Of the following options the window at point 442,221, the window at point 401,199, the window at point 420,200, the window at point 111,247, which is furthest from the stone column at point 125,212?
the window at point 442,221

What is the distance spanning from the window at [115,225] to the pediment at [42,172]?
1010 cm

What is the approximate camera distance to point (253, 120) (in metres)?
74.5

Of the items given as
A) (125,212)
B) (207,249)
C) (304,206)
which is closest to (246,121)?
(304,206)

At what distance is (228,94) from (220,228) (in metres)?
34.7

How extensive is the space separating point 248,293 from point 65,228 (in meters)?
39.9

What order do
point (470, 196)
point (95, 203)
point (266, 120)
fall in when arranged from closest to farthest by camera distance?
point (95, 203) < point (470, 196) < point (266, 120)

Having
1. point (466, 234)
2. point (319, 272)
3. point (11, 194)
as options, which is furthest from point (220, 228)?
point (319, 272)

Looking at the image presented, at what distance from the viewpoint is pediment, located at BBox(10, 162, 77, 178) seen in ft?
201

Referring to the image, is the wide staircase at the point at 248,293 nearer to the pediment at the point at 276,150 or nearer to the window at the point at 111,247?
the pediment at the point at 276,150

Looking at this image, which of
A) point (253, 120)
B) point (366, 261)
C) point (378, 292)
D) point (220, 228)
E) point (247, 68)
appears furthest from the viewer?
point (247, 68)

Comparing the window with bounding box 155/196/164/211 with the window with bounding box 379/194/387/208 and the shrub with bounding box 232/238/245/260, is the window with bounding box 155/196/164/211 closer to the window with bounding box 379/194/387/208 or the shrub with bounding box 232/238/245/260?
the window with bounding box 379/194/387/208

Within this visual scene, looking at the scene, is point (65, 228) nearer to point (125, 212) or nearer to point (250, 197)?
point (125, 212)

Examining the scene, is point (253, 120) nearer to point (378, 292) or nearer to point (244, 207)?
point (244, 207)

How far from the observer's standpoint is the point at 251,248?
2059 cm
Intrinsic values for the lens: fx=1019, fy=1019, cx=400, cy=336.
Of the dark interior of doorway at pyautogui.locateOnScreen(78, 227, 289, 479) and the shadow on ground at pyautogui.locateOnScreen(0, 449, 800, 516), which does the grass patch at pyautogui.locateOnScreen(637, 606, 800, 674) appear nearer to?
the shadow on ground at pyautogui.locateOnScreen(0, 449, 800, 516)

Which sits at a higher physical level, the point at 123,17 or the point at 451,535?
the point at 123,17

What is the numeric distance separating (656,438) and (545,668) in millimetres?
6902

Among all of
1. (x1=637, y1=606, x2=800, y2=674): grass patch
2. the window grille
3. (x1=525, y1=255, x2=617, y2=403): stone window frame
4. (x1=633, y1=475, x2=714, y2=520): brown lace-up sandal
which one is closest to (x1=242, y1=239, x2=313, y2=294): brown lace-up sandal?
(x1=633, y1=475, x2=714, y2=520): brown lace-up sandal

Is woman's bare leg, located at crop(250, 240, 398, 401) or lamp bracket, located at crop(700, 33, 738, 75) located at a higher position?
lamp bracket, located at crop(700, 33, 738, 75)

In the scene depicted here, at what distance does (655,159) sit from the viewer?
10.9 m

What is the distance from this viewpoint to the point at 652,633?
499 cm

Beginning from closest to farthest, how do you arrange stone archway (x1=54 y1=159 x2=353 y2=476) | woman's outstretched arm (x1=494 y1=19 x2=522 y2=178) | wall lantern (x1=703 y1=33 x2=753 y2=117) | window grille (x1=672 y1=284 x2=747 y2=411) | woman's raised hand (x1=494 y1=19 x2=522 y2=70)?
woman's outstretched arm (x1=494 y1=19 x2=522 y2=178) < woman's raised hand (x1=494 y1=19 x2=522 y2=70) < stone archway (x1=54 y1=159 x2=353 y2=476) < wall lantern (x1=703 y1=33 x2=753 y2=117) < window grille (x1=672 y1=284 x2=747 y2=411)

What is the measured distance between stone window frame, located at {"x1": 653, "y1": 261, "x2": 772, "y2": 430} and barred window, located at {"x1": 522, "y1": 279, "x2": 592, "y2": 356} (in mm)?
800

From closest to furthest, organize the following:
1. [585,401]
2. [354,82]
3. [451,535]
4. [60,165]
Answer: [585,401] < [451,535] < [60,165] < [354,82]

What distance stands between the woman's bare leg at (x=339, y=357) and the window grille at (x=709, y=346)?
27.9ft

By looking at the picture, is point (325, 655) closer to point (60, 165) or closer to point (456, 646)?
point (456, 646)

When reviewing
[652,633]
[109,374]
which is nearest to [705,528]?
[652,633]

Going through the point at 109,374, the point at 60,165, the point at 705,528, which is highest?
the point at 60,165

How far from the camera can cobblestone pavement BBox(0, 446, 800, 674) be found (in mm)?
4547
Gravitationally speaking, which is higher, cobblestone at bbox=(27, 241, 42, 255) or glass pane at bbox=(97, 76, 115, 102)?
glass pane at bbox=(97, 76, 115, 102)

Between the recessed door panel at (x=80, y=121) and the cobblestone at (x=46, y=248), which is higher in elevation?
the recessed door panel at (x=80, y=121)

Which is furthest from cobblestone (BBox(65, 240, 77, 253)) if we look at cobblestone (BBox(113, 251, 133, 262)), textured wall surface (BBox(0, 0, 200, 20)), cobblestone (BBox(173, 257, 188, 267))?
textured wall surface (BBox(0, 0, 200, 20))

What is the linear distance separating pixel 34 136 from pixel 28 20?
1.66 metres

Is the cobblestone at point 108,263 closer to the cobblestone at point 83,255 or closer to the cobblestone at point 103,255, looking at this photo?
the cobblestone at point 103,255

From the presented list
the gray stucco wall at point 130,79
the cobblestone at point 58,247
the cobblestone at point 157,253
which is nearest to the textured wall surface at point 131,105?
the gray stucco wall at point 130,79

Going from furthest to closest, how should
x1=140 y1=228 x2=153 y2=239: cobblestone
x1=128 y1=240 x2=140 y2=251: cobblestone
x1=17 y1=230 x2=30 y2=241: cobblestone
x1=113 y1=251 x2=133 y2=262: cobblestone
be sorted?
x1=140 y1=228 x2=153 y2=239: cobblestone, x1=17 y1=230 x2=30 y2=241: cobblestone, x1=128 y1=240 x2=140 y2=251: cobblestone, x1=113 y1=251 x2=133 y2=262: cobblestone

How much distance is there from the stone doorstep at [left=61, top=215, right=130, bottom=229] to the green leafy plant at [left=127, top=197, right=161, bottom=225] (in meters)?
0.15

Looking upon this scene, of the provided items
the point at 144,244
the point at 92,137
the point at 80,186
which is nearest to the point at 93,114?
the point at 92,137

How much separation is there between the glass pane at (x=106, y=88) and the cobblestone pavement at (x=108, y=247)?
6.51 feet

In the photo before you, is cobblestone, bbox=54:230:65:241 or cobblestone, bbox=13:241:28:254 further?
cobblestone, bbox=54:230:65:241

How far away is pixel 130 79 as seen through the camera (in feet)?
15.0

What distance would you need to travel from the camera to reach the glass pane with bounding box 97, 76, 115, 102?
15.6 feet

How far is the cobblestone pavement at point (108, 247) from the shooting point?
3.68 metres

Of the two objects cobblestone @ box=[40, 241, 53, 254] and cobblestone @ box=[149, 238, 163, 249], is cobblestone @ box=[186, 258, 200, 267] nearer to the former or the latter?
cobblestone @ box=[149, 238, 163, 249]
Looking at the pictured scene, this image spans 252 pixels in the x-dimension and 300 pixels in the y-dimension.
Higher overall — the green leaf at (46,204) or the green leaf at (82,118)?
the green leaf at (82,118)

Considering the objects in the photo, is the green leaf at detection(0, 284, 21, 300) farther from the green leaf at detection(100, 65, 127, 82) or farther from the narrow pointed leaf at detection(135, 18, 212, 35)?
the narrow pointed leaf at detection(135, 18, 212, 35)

┄┄┄┄┄┄

- EXERCISE DETAILS: Reproduce verbatim every one of the lines above, from the first through the last, without altering any wording, numbers, or punctuation.

- WRITTEN SOLUTION:
Of the following options the window at point 442,221, the window at point 401,199, the window at point 420,200, the window at point 111,247, which is furthest from the stone column at point 125,212?
the window at point 442,221

What is the distance spanning from the window at [115,225] to the pediment at [42,172]?
1010 cm

What is the approximate camera distance to point (253, 120) (in metres)?
74.5

Of the items given as
A) (125,212)
B) (207,249)
C) (304,206)
which is closest to (246,121)?
(304,206)

At what distance is (228,94) from (220,228) (in metres)?
34.7

How extensive is the space separating point 248,293 from point 65,228 (in meters)?
39.9

What order do
point (470, 196)
point (95, 203)
point (266, 120)
fall in when arranged from closest to farthest by camera distance?
point (95, 203) < point (470, 196) < point (266, 120)

Having
1. point (466, 234)
2. point (319, 272)
3. point (11, 194)
as options, which is furthest from point (220, 228)?
point (319, 272)

Looking at the image presented, at what distance from the viewpoint is pediment, located at BBox(10, 162, 77, 178) seen in ft?
201

Referring to the image, is the wide staircase at the point at 248,293 nearer to the pediment at the point at 276,150 or nearer to the window at the point at 111,247?
the pediment at the point at 276,150

Looking at this image, which of
A) point (253, 120)
B) point (366, 261)
C) point (378, 292)
D) point (220, 228)
E) point (247, 68)
appears furthest from the viewer?
point (247, 68)

Comparing the window with bounding box 155/196/164/211 with the window with bounding box 379/194/387/208 and the shrub with bounding box 232/238/245/260, is the window with bounding box 155/196/164/211 closer to the window with bounding box 379/194/387/208 or the shrub with bounding box 232/238/245/260?
the window with bounding box 379/194/387/208

Within this visual scene, looking at the scene, is point (65, 228) nearer to point (125, 212) or nearer to point (250, 197)?
point (125, 212)

Examining the scene, is point (253, 120) nearer to point (378, 292) or nearer to point (244, 207)?
point (244, 207)

How far from the observer's standpoint is the point at 251,248?
2059 cm
Intrinsic values for the lens: fx=1019, fy=1019, cx=400, cy=336.
Of the dark interior of doorway at pyautogui.locateOnScreen(78, 227, 289, 479) and the shadow on ground at pyautogui.locateOnScreen(0, 449, 800, 516), which does the grass patch at pyautogui.locateOnScreen(637, 606, 800, 674) appear nearer to?
the shadow on ground at pyautogui.locateOnScreen(0, 449, 800, 516)

Which sits at a higher physical level, the point at 123,17 or the point at 451,535?
the point at 123,17

What is the numeric distance separating (656,438) and (545,668) in millimetres?
6902

Among all of
1. (x1=637, y1=606, x2=800, y2=674): grass patch
2. the window grille
3. (x1=525, y1=255, x2=617, y2=403): stone window frame
4. (x1=633, y1=475, x2=714, y2=520): brown lace-up sandal
which one is closest to (x1=242, y1=239, x2=313, y2=294): brown lace-up sandal?
(x1=633, y1=475, x2=714, y2=520): brown lace-up sandal

Is woman's bare leg, located at crop(250, 240, 398, 401) or lamp bracket, located at crop(700, 33, 738, 75) located at a higher position?
lamp bracket, located at crop(700, 33, 738, 75)

In the scene depicted here, at what distance does (655,159) sit from the viewer?
10.9 m

What is the distance from this viewpoint to the point at 652,633?
499 cm

Beginning from closest to farthest, how do you arrange stone archway (x1=54 y1=159 x2=353 y2=476) | woman's outstretched arm (x1=494 y1=19 x2=522 y2=178) | wall lantern (x1=703 y1=33 x2=753 y2=117) | window grille (x1=672 y1=284 x2=747 y2=411) | woman's raised hand (x1=494 y1=19 x2=522 y2=70)?
woman's outstretched arm (x1=494 y1=19 x2=522 y2=178) < woman's raised hand (x1=494 y1=19 x2=522 y2=70) < stone archway (x1=54 y1=159 x2=353 y2=476) < wall lantern (x1=703 y1=33 x2=753 y2=117) < window grille (x1=672 y1=284 x2=747 y2=411)

What is the measured distance between stone window frame, located at {"x1": 653, "y1": 261, "x2": 772, "y2": 430} and barred window, located at {"x1": 522, "y1": 279, "x2": 592, "y2": 356} (in mm)?
800

From closest to furthest, organize the following:
1. [585,401]
2. [354,82]
3. [451,535]
4. [60,165]
Answer: [585,401] < [451,535] < [60,165] < [354,82]

What distance stands between the woman's bare leg at (x=339, y=357) and the window grille at (x=709, y=346)?
27.9ft

By looking at the picture, is point (325, 655) closer to point (60, 165) or closer to point (456, 646)?
point (456, 646)

When reviewing
[652,633]
[109,374]
which is nearest to [705,528]?
[652,633]

Going through the point at 109,374, the point at 60,165, the point at 705,528, which is highest?
the point at 60,165

How far from the camera can cobblestone pavement BBox(0, 446, 800, 674) be found (in mm)?
4547
Gravitationally speaking, which is higher, cobblestone at bbox=(27, 241, 42, 255) or glass pane at bbox=(97, 76, 115, 102)?
glass pane at bbox=(97, 76, 115, 102)

Between the recessed door panel at (x=80, y=121) and the cobblestone at (x=46, y=248), which is higher in elevation?
the recessed door panel at (x=80, y=121)

Which is furthest from cobblestone (BBox(65, 240, 77, 253)) if we look at cobblestone (BBox(113, 251, 133, 262)), textured wall surface (BBox(0, 0, 200, 20)), cobblestone (BBox(173, 257, 188, 267))?
textured wall surface (BBox(0, 0, 200, 20))

What is the linear distance separating pixel 34 136 from pixel 28 20?
1.66 metres

Is the cobblestone at point 108,263 closer to the cobblestone at point 83,255 or closer to the cobblestone at point 103,255, looking at this photo?
the cobblestone at point 103,255

From the presented list
the gray stucco wall at point 130,79
the cobblestone at point 58,247
the cobblestone at point 157,253
which is nearest to the textured wall surface at point 131,105?
the gray stucco wall at point 130,79

Going from furthest to closest, how should
x1=140 y1=228 x2=153 y2=239: cobblestone
x1=128 y1=240 x2=140 y2=251: cobblestone
x1=17 y1=230 x2=30 y2=241: cobblestone
x1=113 y1=251 x2=133 y2=262: cobblestone
be sorted?
x1=140 y1=228 x2=153 y2=239: cobblestone, x1=17 y1=230 x2=30 y2=241: cobblestone, x1=128 y1=240 x2=140 y2=251: cobblestone, x1=113 y1=251 x2=133 y2=262: cobblestone

How much distance is there from the stone doorstep at [left=61, top=215, right=130, bottom=229] to the green leafy plant at [left=127, top=197, right=161, bottom=225] (in meters)?
0.15

Looking upon this scene, of the provided items
the point at 144,244
the point at 92,137
the point at 80,186
which is nearest to the point at 93,114?
the point at 92,137

How much separation is there between the glass pane at (x=106, y=88) and the cobblestone pavement at (x=108, y=247)?
6.51 feet

In the photo before you, is cobblestone, bbox=54:230:65:241 or cobblestone, bbox=13:241:28:254 further?
cobblestone, bbox=54:230:65:241

How far away is pixel 130 79 as seen through the camera (in feet)?
15.0

What distance would you need to travel from the camera to reach the glass pane with bounding box 97, 76, 115, 102?
15.6 feet

How far is the cobblestone pavement at point (108, 247) from the shooting point?
3.68 metres

Of the two objects cobblestone @ box=[40, 241, 53, 254] and cobblestone @ box=[149, 238, 163, 249], is cobblestone @ box=[186, 258, 200, 267] nearer to the former or the latter?
cobblestone @ box=[149, 238, 163, 249]
Looking at the pictured scene, this image spans 252 pixels in the x-dimension and 300 pixels in the y-dimension.
Higher overall — the green leaf at (46,204) or the green leaf at (82,118)?
the green leaf at (82,118)

Considering the objects in the photo, is the green leaf at detection(0, 284, 21, 300) farther from the green leaf at detection(100, 65, 127, 82) or farther from the narrow pointed leaf at detection(135, 18, 212, 35)?
the narrow pointed leaf at detection(135, 18, 212, 35)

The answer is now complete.